Kassanavoid making tracks in hammer throw
Hard work and perseverance have made her one of the world's elite competitors
![](https://substackcdn.com/image/fetch/w_1456,c_limit,f_auto,q_auto:good,fl_progressive:steep/https%3A%2F%2Fbucketeer-e05bbc84-baa3-437e-9518-adb32be77984.s3.amazonaws.com%2Fpublic%2Fimages%2Fedba5c60-abb7-416e-b872-f0e3b12999ce_8001x5334.jpeg)
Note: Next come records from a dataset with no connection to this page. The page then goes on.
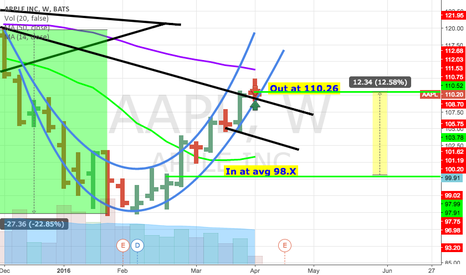 AAPL: Think were heading for a pullback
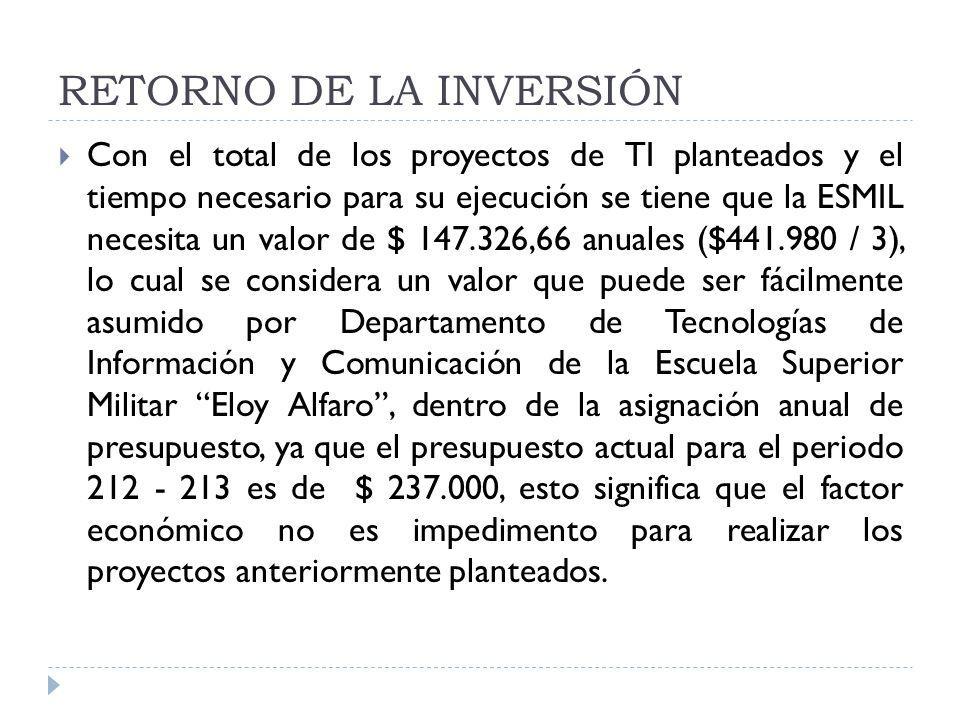 RETORNO DE LA INVERSIÓN Con el total de los proyectos de TI planteados y el tiempo necesario para su ejecución se tiene que la ESMIL necesita un valor
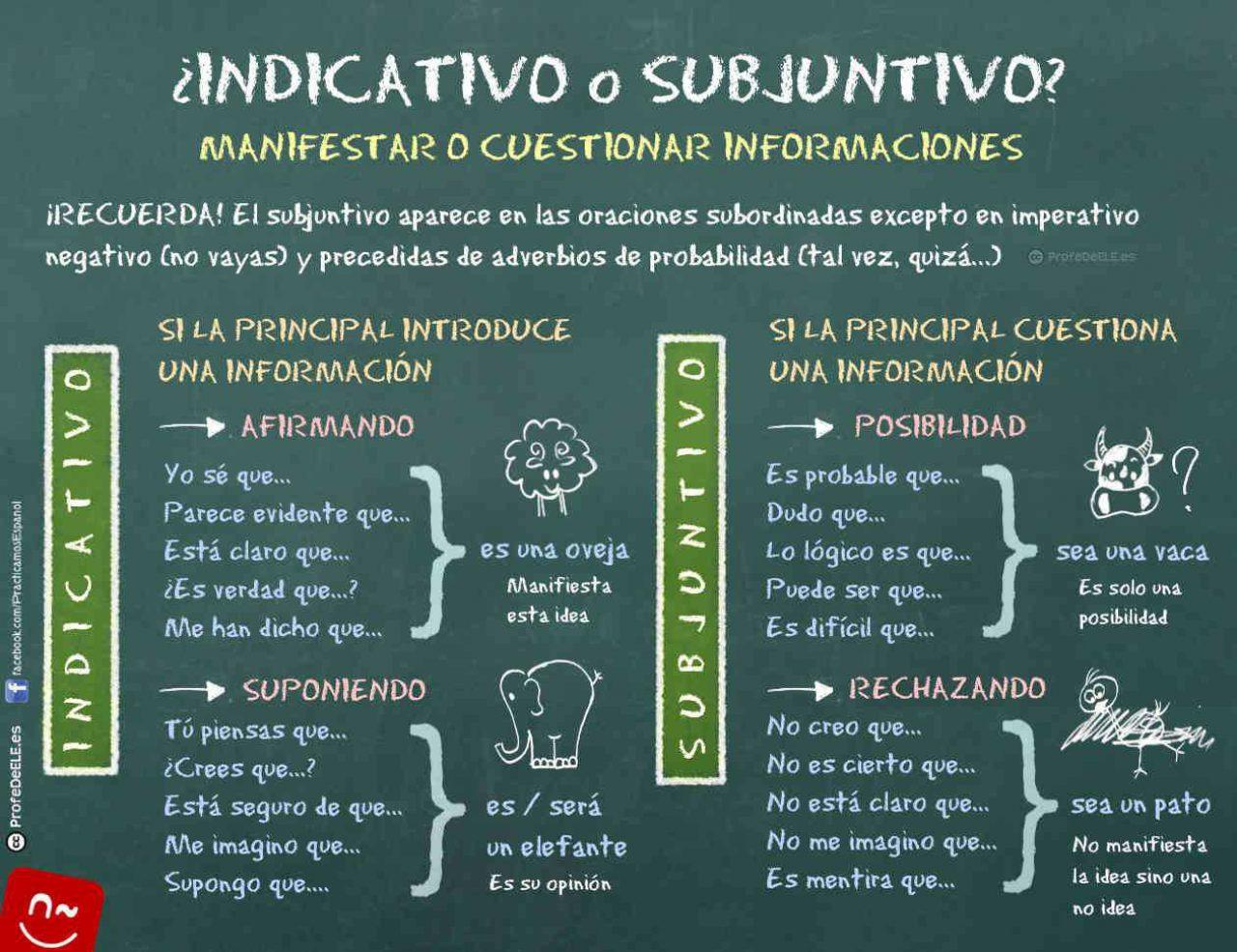 Subjuntivo Indicativo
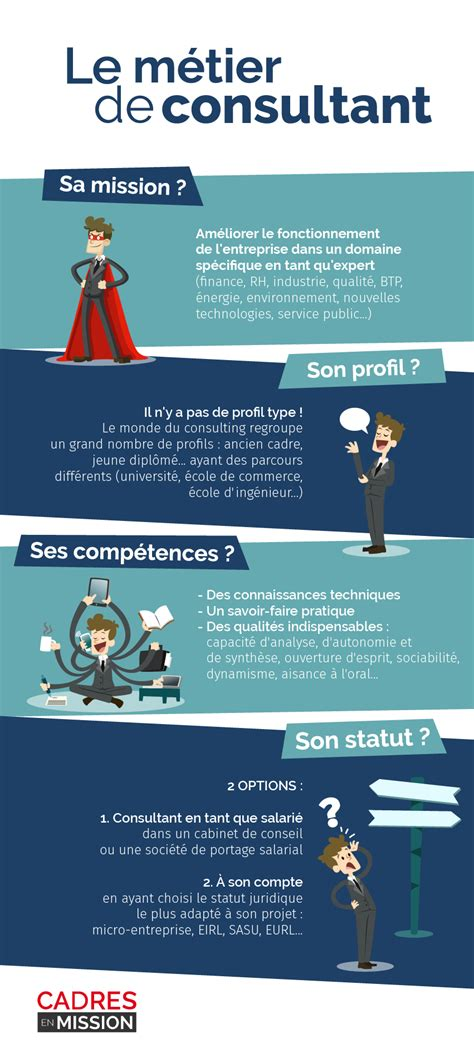 Cabinet De Consultant by Ouvrir Un Cabinet De Consultant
Last June at the U.S. Olympic Trials, Janee’ Kassanavoid threw a 4 kilogram (8.8-pound) hammer more than 240 feet yet came just three inches short of making the U.S. Olympic team.
Today the 2018 graduate of Kansas State University will take another toss at qualifying for her first U.S. national team when she competes on the first day of the USA Track & Field Outdoor Championships at the University of Oregon’s Hayward Field – where her hammer throw fell just short one year ago.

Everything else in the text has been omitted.